--- THE RECORDS ---

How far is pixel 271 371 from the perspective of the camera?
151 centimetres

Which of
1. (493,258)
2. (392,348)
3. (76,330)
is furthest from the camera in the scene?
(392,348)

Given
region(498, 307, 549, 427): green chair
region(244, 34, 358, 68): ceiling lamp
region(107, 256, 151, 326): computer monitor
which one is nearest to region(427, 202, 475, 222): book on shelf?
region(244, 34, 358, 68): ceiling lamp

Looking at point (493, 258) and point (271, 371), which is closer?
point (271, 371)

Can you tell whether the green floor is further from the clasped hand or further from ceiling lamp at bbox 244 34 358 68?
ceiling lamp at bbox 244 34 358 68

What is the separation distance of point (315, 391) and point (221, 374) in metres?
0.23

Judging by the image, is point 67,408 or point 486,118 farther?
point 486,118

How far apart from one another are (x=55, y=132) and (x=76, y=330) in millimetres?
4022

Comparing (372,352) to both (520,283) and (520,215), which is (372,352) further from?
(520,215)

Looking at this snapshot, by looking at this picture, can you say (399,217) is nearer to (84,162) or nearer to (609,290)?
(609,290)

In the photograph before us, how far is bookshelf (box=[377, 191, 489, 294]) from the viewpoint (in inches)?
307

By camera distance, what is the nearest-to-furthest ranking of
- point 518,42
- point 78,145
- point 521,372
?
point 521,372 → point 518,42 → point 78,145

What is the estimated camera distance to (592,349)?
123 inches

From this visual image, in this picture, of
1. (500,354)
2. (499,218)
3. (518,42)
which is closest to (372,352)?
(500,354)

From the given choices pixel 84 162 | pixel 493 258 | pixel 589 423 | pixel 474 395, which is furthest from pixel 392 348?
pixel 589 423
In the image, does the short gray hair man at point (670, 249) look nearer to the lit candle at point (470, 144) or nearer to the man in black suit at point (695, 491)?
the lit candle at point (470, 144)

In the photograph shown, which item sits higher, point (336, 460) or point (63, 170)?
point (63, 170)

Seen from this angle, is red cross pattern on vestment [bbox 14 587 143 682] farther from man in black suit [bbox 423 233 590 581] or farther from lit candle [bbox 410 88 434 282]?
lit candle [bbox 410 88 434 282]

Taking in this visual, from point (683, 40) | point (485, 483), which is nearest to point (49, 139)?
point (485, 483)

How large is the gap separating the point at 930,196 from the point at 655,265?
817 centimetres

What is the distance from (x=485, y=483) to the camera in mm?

---

▶ [PROBLEM DETAILS] Present the stretch of the records from the line containing "How large is" through the end of the records as a numbered list, omitting any blank lines.

▶ [ANSWER TO THIS PROBLEM]
1. How large is the gap separating the point at 930,196 from the point at 655,265?
2. 817 centimetres
3. What is the distance from (x=485, y=483) to the camera in mm?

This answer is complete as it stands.